Filed under art, Australia, Australian, Digital photography, documentary photography, Opinion, Photographer, Photography, Photojournalism, Rob Walls

10 responses to “Objects in the landscape…

  1. Nice words Rob……….and rare and precious insights/

  2. trish pepper

    gee you must have a good camera! your photos are great Rob.

  3. Great comments Rob and oh so true. I sometimes wonder what we’re all supposed to be so damn proud of! A beautiful country to be sure. Where we’re at in terms of beauracracy and intolerance – definitely not so sure.

  4. The fight against creeping beauracracy in this country is huge. One big cost saver would be to require all complaints to local government to require a quorum before any action.

    • I don’t think there is a fight Dave. We just acquiesce with a sort of supine shrug and let them do what they want. Argue about it and the most you’ll get from the average Australian is, “They must know what they’re doing”.

  5. Over regulation is a huge problem in Australia. there are signs everywhere about things we are no longer allowed to do.

    The country that boasts about freedom and fair go shows unbelievable intolerance towards asylum seekers and minority groups. People don’t speak up because they don’t want to dob in as it is un-Australian, the easy way out of standing up and be counted. That’s why all forms of government get away with this, and those who dare to speak up are considered trouble makers by local councils, etc.

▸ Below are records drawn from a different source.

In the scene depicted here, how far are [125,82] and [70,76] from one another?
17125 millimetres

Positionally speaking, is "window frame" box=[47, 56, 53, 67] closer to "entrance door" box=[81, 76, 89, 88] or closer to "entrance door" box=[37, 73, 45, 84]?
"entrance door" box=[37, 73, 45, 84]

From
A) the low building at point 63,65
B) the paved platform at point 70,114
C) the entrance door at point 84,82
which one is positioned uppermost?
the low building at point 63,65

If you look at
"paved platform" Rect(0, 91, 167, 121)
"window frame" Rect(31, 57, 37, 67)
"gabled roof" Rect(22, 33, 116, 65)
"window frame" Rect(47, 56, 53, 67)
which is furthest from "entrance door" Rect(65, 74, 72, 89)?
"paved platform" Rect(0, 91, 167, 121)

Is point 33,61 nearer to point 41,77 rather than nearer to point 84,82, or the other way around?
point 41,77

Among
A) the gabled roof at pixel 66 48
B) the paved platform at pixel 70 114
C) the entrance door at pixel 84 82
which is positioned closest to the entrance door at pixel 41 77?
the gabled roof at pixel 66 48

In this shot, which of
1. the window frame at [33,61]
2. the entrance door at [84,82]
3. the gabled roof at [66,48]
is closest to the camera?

    Australians have been believing in the urban myth they created themselves and it’s time for some honest reflection and a good dose of reality!

    Roel Loopers

    • I don’t think it’s so much a case of over-regulation Roel…as foolish regulation based on stupidity. Was looking at some road signs last night in the Shothole Canyon near Exmouth. The road in to the last few hundred metres of the canyon is winding, and a prominent sign points this out to you as you drive in. Having admired the beauty of the place just as you are about to leave, as though you might be suffering from short term memory loss, a sign tells you that the stretch of road you have just driven over is

        still

      winding.

  6. Irene walls

    Wonderful blog Rob.
    love the dramatic shot of Fish on Red earth.
    As an Anarchic Philosophist, I can’t stand Bureaucracy.
    Still it is worse in the UK , Lift door is closing, door opening, watch your step voices telling you every where you go, don’t do this don’t do that.
    It is all about the fear of being sued, pathetic.

    • Thanks Irene. I’m now in Carnarvon for a couple of days. Camped last night in the Cape Range National Park (illegally of course) to catch the rising sun on the ranges this morning. Also shot late afternoon panoramas from a vantage point a couple of hundred metres up a closed track (risk aversion signs ignored). Delicious! Will probably post something about it tonight.